One item that is not indicated in the table is E[(X \wedge d)^k] for Pareto Type II, which is given below.

    \displaystyle E[(X \wedge d)^k]=\frac{\theta^k \Gamma(k+1) \Gamma(\alpha-k)}{\Gamma(\alpha)} \beta[k+1, \alpha-k; \frac{d}{d+\theta}]+d^k \biggl(\frac{\theta}{d+\theta} \biggr)^\alpha

where \beta(\text{ }, \text{ }; \text{ }) is the incomplete beta function, which is defined as follows:

    \displaystyle \beta(a, b; x)=\frac{\Gamma(a+b)}{\Gamma(a) \Gamma(b)} \int_0^x t^{a-1} \ (1-t)^{b-1} \ dt

for any a>0, b>0 and 0<x<1.


The above table describes two distributions that are called Pareto (Type I and Type II Lomax). Each of them has two parameters – \alpha (shape parameter) and \theta (scale parameter). The support of Pareto Type I is the interval \theta,\infty). In other words, Pareto type I distribution can only take on real numbers greater than the scale parameter \theta. On the other hand, the support of Pareto Type II is the interval (0,\infty). So a Pareto Type II distribution can take on any positive real numbers.

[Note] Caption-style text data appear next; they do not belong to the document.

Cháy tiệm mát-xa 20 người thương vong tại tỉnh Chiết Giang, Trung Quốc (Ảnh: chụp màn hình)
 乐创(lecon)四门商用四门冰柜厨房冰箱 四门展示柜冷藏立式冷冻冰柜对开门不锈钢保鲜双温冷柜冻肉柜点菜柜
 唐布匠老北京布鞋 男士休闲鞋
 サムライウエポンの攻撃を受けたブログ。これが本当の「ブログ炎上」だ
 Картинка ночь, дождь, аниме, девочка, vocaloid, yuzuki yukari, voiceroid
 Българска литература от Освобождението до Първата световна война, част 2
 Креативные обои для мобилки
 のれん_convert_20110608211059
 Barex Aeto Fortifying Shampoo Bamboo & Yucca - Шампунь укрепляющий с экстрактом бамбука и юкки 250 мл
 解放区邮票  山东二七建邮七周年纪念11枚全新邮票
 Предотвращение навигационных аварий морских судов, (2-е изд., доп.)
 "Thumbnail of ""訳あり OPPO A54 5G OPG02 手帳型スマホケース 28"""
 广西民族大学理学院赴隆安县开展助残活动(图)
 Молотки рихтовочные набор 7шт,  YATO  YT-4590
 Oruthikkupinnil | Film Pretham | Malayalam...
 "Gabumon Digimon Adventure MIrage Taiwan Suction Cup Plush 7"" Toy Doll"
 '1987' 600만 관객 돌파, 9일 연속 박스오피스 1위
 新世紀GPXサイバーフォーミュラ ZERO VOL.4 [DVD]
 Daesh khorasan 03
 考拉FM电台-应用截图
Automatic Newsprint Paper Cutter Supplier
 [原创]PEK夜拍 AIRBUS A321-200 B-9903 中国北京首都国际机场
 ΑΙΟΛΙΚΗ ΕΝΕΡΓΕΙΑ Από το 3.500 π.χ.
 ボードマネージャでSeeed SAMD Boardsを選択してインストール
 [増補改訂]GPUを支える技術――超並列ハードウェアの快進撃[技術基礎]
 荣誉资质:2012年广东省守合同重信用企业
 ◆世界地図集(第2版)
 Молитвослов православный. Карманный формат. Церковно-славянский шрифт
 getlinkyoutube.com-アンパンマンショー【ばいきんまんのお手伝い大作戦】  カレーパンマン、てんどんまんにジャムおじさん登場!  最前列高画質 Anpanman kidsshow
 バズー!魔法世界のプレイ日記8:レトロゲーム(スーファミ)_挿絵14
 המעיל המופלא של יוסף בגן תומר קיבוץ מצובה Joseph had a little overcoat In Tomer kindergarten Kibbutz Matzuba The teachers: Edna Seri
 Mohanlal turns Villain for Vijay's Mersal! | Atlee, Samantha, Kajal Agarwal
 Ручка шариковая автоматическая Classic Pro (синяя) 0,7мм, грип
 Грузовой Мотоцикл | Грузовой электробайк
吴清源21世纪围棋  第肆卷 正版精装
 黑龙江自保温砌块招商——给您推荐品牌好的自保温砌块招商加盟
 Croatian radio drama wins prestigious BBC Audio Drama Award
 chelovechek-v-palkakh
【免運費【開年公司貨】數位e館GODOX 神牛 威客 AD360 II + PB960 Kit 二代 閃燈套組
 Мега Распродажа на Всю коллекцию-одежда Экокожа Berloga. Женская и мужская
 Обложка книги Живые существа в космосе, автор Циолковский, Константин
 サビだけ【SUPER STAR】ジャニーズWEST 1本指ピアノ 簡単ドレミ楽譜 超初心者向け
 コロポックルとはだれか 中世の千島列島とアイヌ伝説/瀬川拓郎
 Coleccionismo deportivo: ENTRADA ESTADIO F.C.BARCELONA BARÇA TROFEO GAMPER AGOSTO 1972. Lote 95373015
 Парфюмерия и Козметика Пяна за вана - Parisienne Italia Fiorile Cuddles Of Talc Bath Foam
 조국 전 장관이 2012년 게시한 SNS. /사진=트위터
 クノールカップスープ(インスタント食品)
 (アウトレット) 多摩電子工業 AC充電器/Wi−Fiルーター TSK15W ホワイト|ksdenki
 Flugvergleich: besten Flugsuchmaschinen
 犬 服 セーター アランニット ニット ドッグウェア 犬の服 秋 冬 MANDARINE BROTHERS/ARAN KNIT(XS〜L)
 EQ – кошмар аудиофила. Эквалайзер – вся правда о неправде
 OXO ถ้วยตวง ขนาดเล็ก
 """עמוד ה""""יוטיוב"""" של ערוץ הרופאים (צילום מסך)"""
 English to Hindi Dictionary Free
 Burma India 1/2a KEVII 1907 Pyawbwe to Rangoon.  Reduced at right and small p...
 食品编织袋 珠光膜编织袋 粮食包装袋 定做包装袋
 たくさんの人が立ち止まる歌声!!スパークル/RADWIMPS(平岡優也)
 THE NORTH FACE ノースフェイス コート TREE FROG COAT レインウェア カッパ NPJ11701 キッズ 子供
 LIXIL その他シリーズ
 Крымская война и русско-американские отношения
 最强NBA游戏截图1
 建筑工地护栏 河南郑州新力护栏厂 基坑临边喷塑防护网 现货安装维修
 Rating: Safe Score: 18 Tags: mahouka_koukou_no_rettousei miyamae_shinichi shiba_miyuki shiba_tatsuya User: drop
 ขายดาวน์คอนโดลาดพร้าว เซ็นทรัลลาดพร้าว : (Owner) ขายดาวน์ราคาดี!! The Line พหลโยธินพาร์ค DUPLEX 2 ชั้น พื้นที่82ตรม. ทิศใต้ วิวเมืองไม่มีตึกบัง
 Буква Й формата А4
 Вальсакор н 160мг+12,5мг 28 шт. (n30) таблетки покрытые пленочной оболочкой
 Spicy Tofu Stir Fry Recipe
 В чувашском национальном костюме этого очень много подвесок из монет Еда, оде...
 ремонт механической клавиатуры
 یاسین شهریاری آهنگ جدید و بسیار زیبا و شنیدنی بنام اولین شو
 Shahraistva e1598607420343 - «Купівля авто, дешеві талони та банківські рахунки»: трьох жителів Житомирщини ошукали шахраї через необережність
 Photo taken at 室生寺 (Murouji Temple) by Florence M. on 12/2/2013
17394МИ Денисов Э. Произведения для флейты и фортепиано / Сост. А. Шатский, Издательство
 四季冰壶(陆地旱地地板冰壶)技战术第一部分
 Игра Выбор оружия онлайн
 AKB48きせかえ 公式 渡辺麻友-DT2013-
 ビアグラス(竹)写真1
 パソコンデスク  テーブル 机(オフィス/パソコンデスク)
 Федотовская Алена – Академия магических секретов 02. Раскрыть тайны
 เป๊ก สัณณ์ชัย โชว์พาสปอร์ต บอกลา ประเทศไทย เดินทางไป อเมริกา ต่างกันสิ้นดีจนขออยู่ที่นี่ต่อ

The two distributions are mathematically related. Judging from the PDF, it is clear that the PDF of Pareto Type II is the result of shifting Type I PDF to the left by the magnitude of \theta (the same can be said about the CDF and survival function). More specifically, let X_1 be a random variable that follows a Pareto Type I distribution with parameters \alpha and \theta. Let X_2=X_1-\theta. It is straightforward to verify that X_2 has a Pareto Type II distribution, i.e. its CDF and other distributional quantities are the same as the ones shown in the above table under Pareto Type II. If having the same parameters, the two distributions are essentially the same, in that each one is the result of shifting the other one by the amount \theta.

A further indication that the two types are of the same distributional shape is that the variances are identical. Note that shifting a distribution to the left (or right) by a constant does not change the variance.

Since the two Pareto Types are the same distribution (except for the shifting), they share similar mathematical properties. For example, both distributions are heavy tailed distributions. In other words, they significantly put more probabilities on larger values. This point is discussed in more details below.


First, the calculations. The moments are determined by the integral \int_\theta^\infty x^k \ f(x) \ dx where f(x) is the PDF of the distribution in question. Because of the PDF for Pareto Type I is easy to work with, almost all the items under Pareto Type I are quite accessible. For example, the item 8c for Pareto Type I is calculated by the following integral.

    \displaystyle E[(X \wedge d)^k]=\int_\theta^d x^k \ \frac{\alpha \theta^\alpha}{x^{\alpha+1}} \ dx+d^k \ \biggl(\frac{\theta}{x}\biggr)^\alpha

In the remaining discussion, the focus is on Pareto Type II calculations.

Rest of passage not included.